II la conquiert en deux temps :
En une période d’émondation ou de purification qui le conduit à la liberté négative, à la maîtrise de soi-même, à la résorption des entraves matérielles et passionnelles, propres aux esclaves. En une période d’ascèse active, génératrice de la liberté positive, c’est-à-dire de la liberté de réalisation. Cette dernière seule est la véritable liberté, on le comprend sans peine. La période d’émondation, tous les Maçons la connaissent, et le contraire serait inadmissible, car elle constitue le thème essentiel de la Maçonnerie symbolique ; c’est la nouvelle naissance préconisée par les Ecritures, naissance à la lumière spirituelle. Elle consiste à rompre la gangue des besoins, des instincts, des passions ; à briser la chrysalide intellectuelle des préjugés et des erreurs dont l’âme de la foule est trop souvent prisonnière et, ainsi, entravée dans son essor vers le soleil de la vérité.

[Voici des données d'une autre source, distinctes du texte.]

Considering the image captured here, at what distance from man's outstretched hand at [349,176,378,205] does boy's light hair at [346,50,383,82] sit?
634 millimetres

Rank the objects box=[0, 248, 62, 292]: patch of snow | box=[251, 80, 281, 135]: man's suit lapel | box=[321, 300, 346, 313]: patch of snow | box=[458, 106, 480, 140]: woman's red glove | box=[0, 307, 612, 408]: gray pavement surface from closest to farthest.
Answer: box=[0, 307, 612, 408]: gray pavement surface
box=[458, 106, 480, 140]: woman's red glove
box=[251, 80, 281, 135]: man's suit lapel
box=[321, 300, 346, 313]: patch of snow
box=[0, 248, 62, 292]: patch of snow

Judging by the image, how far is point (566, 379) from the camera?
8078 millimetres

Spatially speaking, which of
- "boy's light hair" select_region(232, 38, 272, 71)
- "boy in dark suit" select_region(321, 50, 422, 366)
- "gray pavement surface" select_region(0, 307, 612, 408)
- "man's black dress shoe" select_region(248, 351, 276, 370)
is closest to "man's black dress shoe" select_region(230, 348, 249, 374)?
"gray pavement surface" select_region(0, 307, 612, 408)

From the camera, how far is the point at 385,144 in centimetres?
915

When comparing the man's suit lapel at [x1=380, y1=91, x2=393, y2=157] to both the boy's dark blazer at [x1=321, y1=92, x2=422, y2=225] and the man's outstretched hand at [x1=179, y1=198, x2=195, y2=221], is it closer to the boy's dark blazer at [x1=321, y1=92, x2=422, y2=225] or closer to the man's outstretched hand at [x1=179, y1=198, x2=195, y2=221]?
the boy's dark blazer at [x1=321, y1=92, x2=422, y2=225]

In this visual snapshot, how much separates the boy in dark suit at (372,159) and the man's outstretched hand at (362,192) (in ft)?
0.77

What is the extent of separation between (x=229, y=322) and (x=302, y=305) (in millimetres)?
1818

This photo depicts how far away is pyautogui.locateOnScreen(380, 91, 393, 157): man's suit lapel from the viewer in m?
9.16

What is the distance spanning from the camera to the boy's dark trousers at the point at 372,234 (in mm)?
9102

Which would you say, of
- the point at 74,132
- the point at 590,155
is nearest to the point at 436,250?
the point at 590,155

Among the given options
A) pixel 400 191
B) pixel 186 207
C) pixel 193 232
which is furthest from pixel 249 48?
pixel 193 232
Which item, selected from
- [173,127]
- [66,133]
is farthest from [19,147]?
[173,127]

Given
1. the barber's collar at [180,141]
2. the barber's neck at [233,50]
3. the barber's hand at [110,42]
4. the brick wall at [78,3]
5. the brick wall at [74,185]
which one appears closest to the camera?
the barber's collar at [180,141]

Comment s’arracher à cette emprise catastrophique ? Par l’assimilation judicieuse et l’utilisation rationnelle de l’enseignement maçonnique traditionnel. L’entrée dans le temple provoque un choc, le choc de la lumière brusquement révélée à la chute du bandeau. Ce choc c’est l’éveil sur un plan nouveau. Les fantasmes de la nuit s’évanouissent comme un brouillard inconsistant, les choses se précisent, apparaissent sous leur forme véritable ; toute la gamme matérielle se revêt de sa tonalité spéciale. Le sens strict du monde extérieur se révèle ; sous l’influx de la lumière c’est un simple point d’appui susceptible de parer à une marche incertaine et dangereuse à travers les marécages de l’animalité pure et un point de départ vers l’harmonie supérieure des entités spirituelles. Ce choc contribue donc à nous dépouiller du vieil homme, du manteau « humanimal » transmis par la génération sexuelle, mais c’est insuffisant. Il faut prévoir les possibles cataboles (réactions de dégradations), éloigner les embûches ; une liberté sans armes, toujours et partout, est une liberté morte.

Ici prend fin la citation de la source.